На следующий день он чувствовал себя отвратительно, и даже холодный душ, после которого его немного трясло, никак не спас ситуацию. Нора все также проводила его взглядом полным сожаления в кабинет. День не обещал никаких новостей, но настал вечер.
Майер сказал, что утром показатели отца немного улучшились. Совсем незначительно, но это стало определенным прогрессом. Андервуд впервые слегка улыбнулся за несколько дней, наблюдая как мерно поднимается и опускается грудь отца под больничным одеялом. Доктор даже сказал, что Кадмус захотел немного поесть и узнал Майера. Единственная проблема – он немного путается во времени.
Алан попросил оставить их и, когда за врачом закрылась дверь, он пододвинул стул к отцовской кровати и с улыбкой смотрел на своего старика. Старик… До болезни мужчина даже не задумывался, как сильно постарел его отец. Чего уж там, он никогда и не видел его молодым.
Когда Алан родился, Кадмусу было около сорока. Да он был полон сил, энергии и радости, что у него родился ребенок. Он вкладывал все свои силы в воспитание мальчика, особенно когда Хилари, мать Алана, ушла, решив, что семейная жизнь все-так не для нее.
Андервуд младший плохо ее помнил, а с годами все воспоминания превратились в туманные образы, которые редко всплывали в голове. С четырех лет для мальчика существовал только отец, который поддерживал его во всем. И так больно было осознавать, что сейчас единственный близкий человек лежит в больнице балансируя между жизнью и смертью.
Алан старался об этом не задумываться, но Майер был честен с ним даже в этом вопросе. А та маленькая надежда, которая появилась после сегодняшнего разговора с врачом, заставила Алана улыбнуться.
Отец проснулся и, прищурившись, протянул руку к сыну. Его ладони тряслись также как и ладони Алана. Они были худыми и холодными. Но Кадмус все равно крепко сжал руку сына.
На одну секунду в его взгляде что-то прояснилось. Алан не помнил, когда отец в последний раз узнавал его. По совету Майера мужчина стал одеваться в старую одежду, в которой отец точно его видел и не раз. Перед каждым приходом в больницу он старался бриться и приводить себя хоть немного порядок, но вряд ли от доктора скрылось его состояние. Но он молчал, прекрасно понимая, что его это не касается.
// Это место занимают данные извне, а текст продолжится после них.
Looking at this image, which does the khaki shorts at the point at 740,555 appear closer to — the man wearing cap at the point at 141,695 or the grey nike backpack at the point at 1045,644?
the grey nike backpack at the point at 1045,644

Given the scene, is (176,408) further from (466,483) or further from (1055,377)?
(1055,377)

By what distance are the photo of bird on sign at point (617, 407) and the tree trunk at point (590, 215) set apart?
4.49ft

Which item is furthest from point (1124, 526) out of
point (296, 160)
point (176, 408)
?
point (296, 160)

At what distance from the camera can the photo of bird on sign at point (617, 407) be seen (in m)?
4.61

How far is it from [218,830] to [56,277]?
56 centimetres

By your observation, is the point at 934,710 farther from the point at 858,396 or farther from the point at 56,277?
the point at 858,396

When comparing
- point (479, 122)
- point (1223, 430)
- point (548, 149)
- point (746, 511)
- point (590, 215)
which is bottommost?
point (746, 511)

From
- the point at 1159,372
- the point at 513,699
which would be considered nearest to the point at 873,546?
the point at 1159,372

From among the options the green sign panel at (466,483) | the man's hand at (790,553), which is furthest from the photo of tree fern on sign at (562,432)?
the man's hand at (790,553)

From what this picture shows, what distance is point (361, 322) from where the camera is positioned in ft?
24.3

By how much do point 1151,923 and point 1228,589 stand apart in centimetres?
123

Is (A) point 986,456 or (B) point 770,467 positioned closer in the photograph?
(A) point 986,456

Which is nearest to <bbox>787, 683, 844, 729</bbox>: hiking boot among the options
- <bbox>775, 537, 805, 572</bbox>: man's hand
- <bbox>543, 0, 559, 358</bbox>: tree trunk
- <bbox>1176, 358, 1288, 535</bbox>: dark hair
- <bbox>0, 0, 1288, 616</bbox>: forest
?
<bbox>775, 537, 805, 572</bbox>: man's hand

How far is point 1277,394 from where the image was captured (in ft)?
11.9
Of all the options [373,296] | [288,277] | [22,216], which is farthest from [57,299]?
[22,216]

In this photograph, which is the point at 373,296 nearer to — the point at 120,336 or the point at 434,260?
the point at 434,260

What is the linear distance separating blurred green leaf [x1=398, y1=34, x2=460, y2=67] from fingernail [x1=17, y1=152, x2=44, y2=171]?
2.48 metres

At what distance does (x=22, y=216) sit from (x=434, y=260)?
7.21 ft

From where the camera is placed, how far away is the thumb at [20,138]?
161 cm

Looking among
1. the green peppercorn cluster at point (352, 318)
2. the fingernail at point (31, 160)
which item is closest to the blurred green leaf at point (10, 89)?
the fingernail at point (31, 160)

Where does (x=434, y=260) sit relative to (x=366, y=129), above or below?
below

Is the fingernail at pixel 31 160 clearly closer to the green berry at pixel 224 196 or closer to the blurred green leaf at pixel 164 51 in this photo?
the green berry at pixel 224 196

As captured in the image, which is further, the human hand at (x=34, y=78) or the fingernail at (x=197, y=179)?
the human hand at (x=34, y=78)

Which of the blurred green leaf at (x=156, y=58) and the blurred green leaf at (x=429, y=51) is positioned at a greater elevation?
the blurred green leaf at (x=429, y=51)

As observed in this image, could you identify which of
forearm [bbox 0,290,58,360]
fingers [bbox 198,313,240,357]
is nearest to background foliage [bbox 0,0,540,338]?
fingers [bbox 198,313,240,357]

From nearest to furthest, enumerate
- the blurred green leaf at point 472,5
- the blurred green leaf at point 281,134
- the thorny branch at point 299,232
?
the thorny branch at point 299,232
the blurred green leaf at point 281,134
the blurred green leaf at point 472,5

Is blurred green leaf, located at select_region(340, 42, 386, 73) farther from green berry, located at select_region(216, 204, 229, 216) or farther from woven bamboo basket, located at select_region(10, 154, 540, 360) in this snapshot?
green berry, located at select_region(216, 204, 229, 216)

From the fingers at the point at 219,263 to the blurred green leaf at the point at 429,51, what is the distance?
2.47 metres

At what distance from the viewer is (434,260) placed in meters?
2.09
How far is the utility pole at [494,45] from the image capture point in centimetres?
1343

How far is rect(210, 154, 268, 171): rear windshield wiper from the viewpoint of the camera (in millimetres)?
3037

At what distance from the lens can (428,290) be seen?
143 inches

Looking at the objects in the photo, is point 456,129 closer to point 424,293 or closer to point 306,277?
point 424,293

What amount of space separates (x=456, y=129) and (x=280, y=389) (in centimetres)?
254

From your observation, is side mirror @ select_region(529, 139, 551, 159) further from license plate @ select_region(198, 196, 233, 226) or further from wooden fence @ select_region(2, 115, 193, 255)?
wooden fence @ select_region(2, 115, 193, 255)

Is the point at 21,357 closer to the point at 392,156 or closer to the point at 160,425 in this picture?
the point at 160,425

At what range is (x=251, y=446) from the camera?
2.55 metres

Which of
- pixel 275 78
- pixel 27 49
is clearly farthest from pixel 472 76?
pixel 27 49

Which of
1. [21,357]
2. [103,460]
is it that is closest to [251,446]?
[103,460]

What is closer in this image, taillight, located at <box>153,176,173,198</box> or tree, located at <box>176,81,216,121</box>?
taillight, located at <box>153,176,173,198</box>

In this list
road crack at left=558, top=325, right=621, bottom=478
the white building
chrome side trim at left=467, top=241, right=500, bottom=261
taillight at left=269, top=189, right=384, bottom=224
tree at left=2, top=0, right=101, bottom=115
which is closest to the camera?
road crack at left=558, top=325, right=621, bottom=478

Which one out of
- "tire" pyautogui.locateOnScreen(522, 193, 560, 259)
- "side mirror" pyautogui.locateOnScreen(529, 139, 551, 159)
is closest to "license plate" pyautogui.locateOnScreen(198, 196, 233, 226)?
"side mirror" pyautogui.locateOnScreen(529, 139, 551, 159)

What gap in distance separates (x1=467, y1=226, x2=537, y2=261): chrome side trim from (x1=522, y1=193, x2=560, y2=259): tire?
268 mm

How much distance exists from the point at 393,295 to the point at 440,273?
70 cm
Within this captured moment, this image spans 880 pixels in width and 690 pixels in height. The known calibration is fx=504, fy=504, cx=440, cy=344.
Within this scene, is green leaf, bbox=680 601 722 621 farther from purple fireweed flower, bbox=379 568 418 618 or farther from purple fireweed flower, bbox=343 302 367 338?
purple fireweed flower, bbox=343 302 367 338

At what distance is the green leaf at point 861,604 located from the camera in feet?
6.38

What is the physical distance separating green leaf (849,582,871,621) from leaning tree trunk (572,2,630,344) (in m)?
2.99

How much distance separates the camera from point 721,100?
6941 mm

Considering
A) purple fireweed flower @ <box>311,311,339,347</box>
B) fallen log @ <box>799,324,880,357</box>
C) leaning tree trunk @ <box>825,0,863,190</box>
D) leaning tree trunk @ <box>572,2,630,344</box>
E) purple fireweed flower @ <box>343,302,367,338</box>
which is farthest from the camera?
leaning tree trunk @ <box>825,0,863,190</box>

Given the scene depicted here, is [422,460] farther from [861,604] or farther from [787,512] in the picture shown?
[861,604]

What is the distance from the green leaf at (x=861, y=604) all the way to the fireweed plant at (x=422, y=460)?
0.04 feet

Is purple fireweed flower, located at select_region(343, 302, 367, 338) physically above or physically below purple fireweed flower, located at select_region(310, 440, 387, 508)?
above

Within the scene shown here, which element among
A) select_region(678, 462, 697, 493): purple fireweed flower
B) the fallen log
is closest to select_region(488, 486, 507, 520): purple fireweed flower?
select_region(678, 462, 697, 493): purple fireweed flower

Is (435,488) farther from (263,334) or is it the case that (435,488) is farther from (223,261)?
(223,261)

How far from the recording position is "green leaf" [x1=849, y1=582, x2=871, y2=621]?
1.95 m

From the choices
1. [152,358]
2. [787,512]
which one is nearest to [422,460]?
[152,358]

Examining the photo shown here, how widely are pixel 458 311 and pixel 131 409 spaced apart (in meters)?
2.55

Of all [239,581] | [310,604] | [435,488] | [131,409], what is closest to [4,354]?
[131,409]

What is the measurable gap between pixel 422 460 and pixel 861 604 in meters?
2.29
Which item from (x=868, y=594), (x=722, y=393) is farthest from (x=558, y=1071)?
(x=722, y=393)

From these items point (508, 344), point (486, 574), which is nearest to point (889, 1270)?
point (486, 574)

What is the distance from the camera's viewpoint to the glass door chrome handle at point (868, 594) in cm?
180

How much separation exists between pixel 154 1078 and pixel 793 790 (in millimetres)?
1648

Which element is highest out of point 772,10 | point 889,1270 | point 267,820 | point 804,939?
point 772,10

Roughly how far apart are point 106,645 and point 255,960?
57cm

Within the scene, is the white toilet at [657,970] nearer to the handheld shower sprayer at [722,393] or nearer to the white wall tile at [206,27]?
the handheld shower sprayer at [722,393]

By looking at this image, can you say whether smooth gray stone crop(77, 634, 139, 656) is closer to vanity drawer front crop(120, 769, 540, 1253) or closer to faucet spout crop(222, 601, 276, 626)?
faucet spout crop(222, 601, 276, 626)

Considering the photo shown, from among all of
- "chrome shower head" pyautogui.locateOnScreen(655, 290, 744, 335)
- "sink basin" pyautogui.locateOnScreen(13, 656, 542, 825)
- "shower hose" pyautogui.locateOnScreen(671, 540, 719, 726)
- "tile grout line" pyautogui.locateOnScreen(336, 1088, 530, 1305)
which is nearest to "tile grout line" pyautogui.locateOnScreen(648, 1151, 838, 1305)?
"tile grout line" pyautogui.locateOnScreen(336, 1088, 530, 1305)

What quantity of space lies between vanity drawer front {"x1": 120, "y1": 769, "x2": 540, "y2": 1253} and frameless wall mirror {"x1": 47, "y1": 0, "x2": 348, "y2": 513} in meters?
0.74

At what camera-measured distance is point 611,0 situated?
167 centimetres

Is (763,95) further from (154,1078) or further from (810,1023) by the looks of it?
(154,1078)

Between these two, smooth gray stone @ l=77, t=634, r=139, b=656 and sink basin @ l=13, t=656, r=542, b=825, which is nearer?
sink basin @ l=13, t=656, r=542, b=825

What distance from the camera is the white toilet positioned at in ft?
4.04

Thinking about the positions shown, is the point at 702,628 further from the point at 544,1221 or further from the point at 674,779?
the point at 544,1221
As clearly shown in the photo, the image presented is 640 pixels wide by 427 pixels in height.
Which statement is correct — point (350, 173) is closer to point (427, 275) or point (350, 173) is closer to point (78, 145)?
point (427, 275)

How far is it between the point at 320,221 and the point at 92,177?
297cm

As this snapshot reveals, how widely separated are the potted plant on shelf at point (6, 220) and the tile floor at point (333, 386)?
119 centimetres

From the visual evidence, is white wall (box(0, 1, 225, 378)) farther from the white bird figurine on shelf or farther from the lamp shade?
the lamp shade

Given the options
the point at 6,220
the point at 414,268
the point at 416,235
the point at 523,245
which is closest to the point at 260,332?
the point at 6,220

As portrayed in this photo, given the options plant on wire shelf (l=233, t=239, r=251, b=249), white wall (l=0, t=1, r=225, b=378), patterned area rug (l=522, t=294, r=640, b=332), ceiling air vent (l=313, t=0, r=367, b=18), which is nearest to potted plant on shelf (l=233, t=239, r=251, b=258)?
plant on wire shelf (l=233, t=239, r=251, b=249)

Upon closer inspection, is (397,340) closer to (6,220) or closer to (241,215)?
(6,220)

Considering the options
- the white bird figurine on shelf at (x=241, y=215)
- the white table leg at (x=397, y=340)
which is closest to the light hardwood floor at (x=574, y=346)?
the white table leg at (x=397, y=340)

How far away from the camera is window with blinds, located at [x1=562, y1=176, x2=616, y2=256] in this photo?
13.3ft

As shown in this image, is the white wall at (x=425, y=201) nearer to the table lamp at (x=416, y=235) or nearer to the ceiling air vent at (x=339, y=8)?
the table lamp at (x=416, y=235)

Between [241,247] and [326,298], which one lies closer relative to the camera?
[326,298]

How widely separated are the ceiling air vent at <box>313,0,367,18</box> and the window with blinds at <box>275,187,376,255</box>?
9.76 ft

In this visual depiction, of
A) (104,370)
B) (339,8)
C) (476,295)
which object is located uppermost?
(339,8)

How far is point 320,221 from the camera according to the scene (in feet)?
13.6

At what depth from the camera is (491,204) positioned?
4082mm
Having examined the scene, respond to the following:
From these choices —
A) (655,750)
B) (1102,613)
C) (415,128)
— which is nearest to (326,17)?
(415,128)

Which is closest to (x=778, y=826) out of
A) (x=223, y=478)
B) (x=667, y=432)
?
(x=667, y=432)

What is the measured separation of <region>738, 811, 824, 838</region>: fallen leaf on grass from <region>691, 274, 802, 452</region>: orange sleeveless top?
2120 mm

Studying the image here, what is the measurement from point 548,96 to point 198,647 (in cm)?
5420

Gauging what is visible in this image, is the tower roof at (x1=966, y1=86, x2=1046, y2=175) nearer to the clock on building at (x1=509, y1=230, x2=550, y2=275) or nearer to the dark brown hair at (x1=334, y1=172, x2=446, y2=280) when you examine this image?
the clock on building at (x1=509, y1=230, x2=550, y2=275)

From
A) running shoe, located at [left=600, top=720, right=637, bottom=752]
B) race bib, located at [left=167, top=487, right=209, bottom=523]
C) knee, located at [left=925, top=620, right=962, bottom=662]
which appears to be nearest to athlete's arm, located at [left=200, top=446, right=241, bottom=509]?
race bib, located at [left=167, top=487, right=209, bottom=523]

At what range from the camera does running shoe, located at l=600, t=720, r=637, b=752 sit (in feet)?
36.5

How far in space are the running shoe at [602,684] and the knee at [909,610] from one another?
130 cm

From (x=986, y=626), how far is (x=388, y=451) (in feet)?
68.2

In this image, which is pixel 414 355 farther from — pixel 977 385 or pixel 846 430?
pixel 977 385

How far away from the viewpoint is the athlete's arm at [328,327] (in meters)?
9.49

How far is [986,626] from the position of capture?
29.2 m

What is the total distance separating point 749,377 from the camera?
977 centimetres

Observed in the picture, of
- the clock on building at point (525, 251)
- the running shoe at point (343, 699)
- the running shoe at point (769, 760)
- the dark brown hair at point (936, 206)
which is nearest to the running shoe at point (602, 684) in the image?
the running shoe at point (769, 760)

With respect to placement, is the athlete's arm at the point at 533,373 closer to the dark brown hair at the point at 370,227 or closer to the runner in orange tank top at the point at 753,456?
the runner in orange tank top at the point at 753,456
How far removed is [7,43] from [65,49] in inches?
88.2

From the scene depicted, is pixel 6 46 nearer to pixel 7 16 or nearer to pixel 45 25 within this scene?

– Молодой человек, – хрипло произнес Кадмус, внимательно глядя на сына. Алан сглотнул и пододвинула чуть ближе. Такое обращение было настолько привычным и родным, что он не поверил, что наконец-то слышит это.
– Пап… – с его губ сорвался беззвучный шепот.
– Вы… Вы знаете моего сына? Он чем-то похож на вас… Только… Он еще маленький…
Сердце рухнуло куда-то в бездну. Не узнал… Но Андервуд младший кивнул, стараясь не пропустить ни одного слова сказанного отцом.
– Передайте ему, если увидите, чтобы не боялся, – Кадмус слегка закашлялся, но все же продолжил. – Чтобы был смелым. Я обязательно научу его кататься на велосипеде, как только выйду отсюда.
– Пап…, – Алан почувствовал как по щеке скатилась обжигающая слеза.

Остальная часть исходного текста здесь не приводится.